• TASK DESCRIPTION: Output each line from the start of the entries through the line containing "4.94 meters", inclusive, as a JSON list of strings with one string per line. Leave out blank lines and pictures.

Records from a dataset
>> start

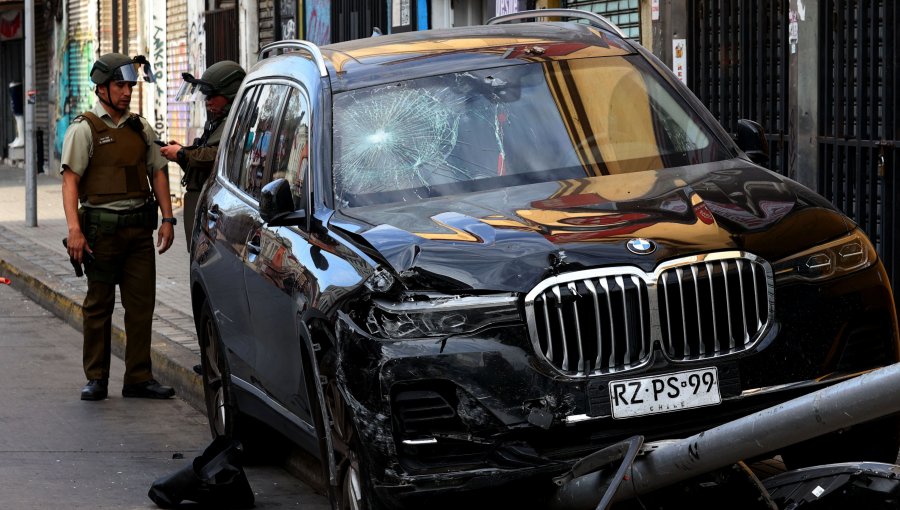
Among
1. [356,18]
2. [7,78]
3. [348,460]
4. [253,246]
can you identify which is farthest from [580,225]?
[7,78]

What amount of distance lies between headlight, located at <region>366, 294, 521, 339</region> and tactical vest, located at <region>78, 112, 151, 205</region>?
4.94 meters

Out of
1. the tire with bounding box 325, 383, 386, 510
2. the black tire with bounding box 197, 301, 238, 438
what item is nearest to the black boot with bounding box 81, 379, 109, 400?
the black tire with bounding box 197, 301, 238, 438

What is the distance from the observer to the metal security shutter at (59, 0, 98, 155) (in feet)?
104

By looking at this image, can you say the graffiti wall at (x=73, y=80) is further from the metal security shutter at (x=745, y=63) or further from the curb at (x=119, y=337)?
the metal security shutter at (x=745, y=63)

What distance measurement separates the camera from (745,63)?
1140 cm

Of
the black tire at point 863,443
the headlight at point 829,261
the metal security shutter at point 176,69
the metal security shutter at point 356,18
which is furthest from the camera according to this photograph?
the metal security shutter at point 176,69

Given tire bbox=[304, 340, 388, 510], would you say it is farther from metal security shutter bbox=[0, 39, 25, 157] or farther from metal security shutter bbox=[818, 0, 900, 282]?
metal security shutter bbox=[0, 39, 25, 157]

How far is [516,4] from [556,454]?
10434mm

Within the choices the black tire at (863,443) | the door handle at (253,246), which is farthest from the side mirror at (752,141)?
the door handle at (253,246)

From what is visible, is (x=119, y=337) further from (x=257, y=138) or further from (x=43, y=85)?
(x=43, y=85)

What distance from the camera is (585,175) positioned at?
596 cm

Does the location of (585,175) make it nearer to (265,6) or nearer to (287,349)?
(287,349)

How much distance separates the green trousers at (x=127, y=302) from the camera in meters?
9.57

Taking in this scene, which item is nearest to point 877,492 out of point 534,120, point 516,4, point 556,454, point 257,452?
point 556,454
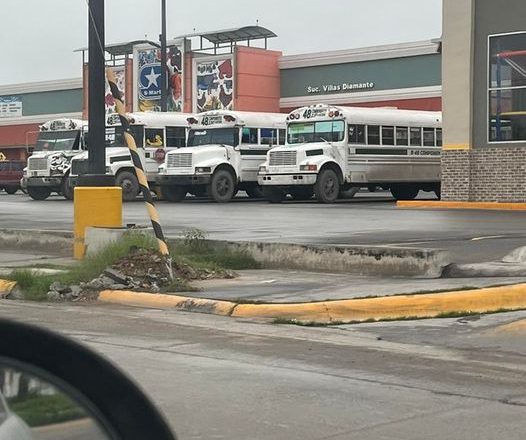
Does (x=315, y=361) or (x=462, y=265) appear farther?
(x=462, y=265)

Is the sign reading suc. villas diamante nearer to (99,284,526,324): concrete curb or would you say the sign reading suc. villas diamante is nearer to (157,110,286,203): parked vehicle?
(157,110,286,203): parked vehicle

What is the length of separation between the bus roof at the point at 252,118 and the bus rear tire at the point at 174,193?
244 cm

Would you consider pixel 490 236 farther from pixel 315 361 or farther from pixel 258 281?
pixel 315 361

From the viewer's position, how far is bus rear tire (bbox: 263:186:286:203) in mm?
27656

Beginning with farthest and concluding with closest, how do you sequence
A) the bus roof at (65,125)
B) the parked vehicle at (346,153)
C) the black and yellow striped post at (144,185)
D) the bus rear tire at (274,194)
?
the bus roof at (65,125) < the bus rear tire at (274,194) < the parked vehicle at (346,153) < the black and yellow striped post at (144,185)

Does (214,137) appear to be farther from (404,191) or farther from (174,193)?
(404,191)

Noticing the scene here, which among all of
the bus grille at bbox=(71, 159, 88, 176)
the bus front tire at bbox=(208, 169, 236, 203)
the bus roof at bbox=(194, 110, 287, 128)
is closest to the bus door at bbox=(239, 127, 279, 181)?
the bus roof at bbox=(194, 110, 287, 128)

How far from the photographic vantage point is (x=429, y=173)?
29.8 meters

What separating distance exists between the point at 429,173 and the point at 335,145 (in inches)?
173

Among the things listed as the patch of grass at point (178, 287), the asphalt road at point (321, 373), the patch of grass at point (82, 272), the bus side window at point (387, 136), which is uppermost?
the bus side window at point (387, 136)

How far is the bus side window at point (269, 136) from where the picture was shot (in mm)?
29703

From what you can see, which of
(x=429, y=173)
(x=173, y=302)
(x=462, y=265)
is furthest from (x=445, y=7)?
(x=173, y=302)

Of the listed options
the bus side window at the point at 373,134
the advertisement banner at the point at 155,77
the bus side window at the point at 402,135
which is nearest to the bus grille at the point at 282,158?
the bus side window at the point at 373,134

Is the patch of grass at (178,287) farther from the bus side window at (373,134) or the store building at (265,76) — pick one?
the store building at (265,76)
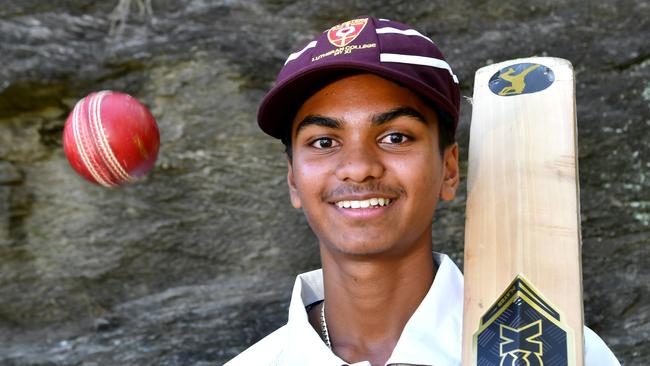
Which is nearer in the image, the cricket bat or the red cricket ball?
the cricket bat

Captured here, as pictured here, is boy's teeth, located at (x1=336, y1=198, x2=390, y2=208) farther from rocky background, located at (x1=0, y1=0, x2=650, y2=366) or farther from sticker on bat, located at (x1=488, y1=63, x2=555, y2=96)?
rocky background, located at (x1=0, y1=0, x2=650, y2=366)

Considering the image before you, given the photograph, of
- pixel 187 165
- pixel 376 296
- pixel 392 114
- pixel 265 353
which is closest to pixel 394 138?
pixel 392 114

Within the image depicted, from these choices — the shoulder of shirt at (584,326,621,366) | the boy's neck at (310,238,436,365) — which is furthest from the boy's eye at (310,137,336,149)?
the shoulder of shirt at (584,326,621,366)

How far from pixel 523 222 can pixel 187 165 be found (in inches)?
58.7

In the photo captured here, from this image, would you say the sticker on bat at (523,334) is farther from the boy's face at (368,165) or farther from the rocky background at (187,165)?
the rocky background at (187,165)

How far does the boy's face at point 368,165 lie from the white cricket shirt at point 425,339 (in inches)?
5.1

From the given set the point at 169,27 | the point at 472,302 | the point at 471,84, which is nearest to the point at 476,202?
the point at 472,302

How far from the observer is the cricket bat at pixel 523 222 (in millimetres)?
1831

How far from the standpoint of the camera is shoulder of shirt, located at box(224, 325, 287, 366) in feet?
6.66

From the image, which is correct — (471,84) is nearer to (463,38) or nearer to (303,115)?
(463,38)

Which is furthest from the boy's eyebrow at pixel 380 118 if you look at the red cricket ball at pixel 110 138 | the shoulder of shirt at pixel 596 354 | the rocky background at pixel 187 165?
the rocky background at pixel 187 165

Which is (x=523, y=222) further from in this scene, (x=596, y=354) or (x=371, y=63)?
(x=371, y=63)

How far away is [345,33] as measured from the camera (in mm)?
1826

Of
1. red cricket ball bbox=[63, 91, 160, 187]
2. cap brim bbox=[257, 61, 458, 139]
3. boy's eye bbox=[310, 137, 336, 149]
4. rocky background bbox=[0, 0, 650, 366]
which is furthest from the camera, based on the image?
rocky background bbox=[0, 0, 650, 366]
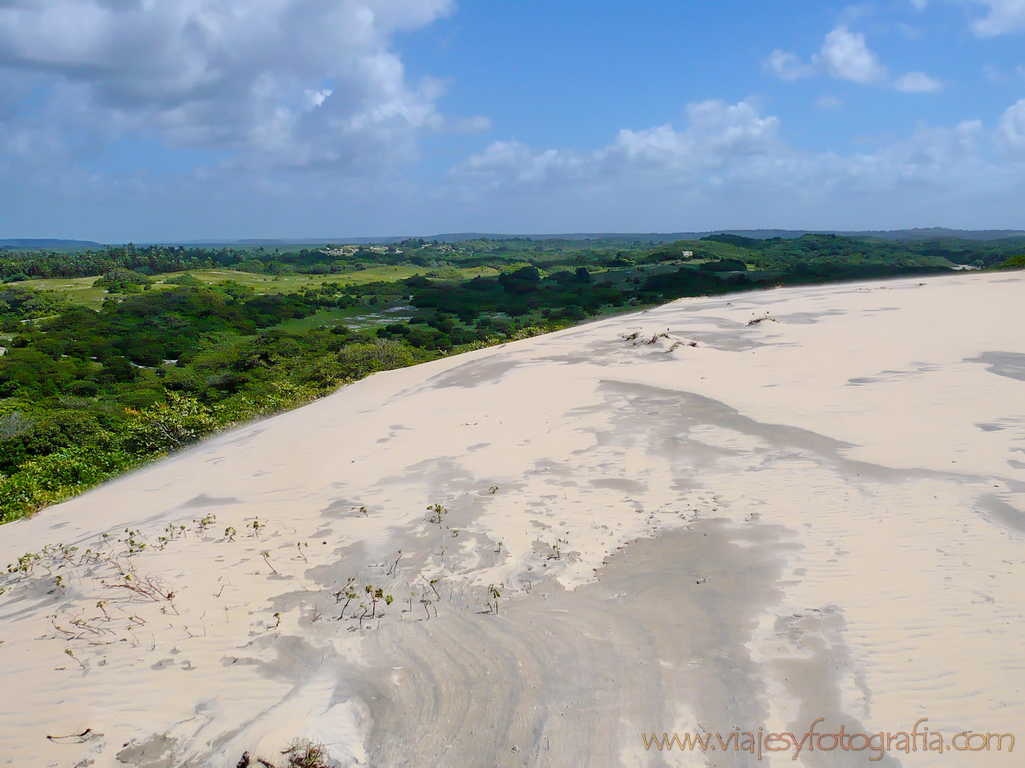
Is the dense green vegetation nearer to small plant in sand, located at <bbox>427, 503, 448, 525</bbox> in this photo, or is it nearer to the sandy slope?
the sandy slope

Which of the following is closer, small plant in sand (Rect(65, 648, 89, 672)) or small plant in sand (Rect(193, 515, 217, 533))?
small plant in sand (Rect(65, 648, 89, 672))

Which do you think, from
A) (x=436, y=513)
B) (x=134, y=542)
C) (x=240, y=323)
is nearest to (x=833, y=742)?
(x=436, y=513)

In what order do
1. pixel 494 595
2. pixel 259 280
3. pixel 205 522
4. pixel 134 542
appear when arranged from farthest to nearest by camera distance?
pixel 259 280, pixel 205 522, pixel 134 542, pixel 494 595

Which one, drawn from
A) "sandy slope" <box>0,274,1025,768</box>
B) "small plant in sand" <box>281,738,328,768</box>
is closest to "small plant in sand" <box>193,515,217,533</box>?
"sandy slope" <box>0,274,1025,768</box>

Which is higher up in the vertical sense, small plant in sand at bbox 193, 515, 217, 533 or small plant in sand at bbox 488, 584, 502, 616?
small plant in sand at bbox 488, 584, 502, 616

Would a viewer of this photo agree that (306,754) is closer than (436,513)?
Yes

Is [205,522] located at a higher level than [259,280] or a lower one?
lower

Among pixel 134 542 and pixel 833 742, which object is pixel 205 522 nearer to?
pixel 134 542
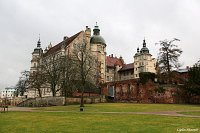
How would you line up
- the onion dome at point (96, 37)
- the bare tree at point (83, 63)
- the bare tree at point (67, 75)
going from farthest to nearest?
the onion dome at point (96, 37) → the bare tree at point (67, 75) → the bare tree at point (83, 63)

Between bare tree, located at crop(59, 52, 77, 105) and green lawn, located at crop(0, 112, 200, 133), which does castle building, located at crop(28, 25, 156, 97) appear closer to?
bare tree, located at crop(59, 52, 77, 105)

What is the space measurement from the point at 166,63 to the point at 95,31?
33.2 meters

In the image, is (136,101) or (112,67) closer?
(136,101)

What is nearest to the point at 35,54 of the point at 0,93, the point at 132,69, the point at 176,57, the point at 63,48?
the point at 63,48

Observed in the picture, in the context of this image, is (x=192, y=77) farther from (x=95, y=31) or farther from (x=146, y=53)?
(x=95, y=31)

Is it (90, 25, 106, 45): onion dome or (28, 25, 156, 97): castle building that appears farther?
(90, 25, 106, 45): onion dome

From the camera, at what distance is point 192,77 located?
36.6m

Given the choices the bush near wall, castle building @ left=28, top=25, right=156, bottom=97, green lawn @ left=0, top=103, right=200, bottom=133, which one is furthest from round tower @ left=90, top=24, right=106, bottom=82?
green lawn @ left=0, top=103, right=200, bottom=133

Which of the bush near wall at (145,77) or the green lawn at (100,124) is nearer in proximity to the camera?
the green lawn at (100,124)

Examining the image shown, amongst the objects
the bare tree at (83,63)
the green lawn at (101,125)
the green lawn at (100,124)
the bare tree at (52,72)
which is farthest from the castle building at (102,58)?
the green lawn at (101,125)

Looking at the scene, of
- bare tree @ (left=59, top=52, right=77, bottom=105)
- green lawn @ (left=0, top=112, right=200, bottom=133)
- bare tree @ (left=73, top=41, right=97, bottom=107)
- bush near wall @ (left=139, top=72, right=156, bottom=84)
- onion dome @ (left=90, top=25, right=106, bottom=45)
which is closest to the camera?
green lawn @ (left=0, top=112, right=200, bottom=133)

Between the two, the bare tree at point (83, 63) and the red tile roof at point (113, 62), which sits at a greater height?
the red tile roof at point (113, 62)

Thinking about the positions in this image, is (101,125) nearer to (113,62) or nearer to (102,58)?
(102,58)

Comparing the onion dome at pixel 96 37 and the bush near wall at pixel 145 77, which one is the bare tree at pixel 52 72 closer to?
the bush near wall at pixel 145 77
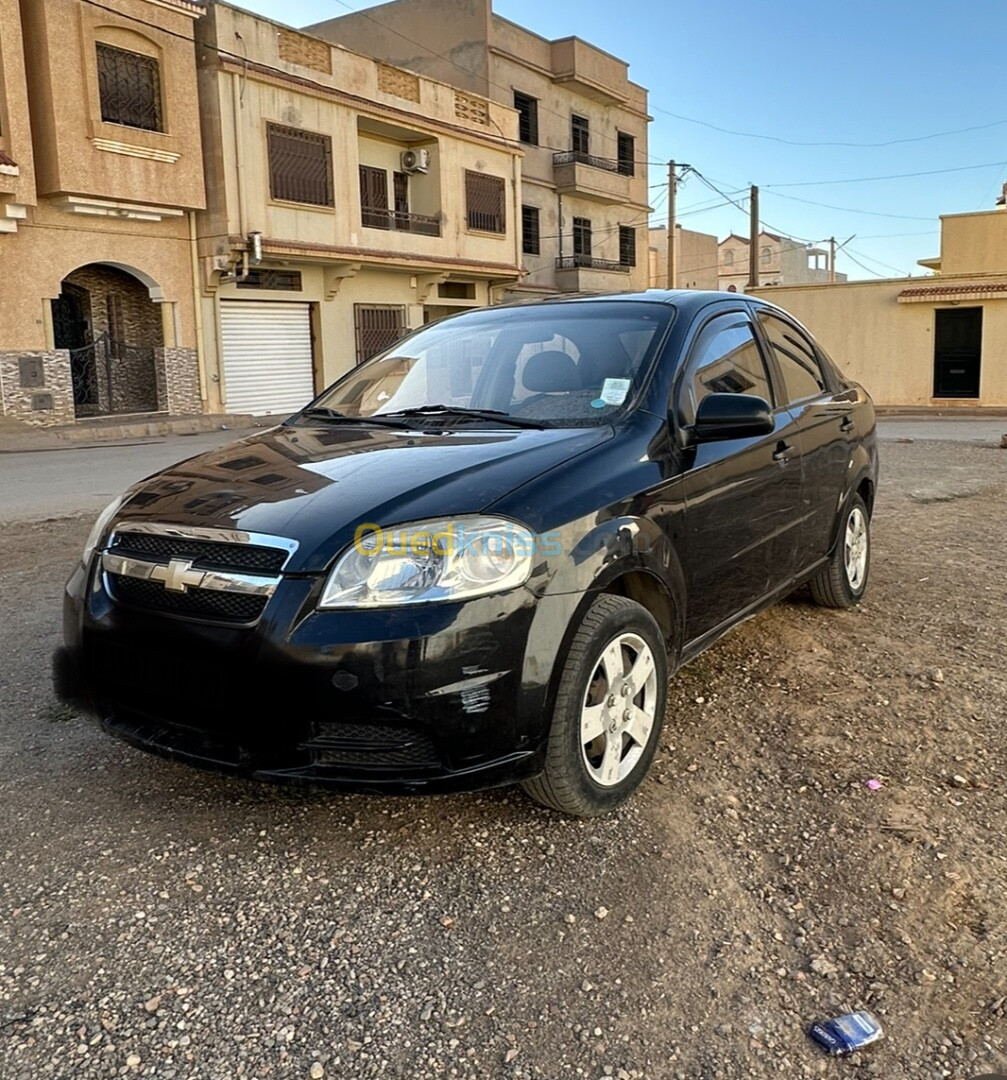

>> end

• WRITTEN REPLY:
[
  "Among",
  "1. [356,18]",
  "2. [7,78]",
  "3. [348,460]",
  "4. [253,246]",
  "can you identify which is farthest from [580,225]?",
  "[7,78]",
  "What amount of distance lies between headlight, located at <region>366, 294, 521, 339</region> and tactical vest, located at <region>78, 112, 151, 205</region>?",
  "4.94 meters"
]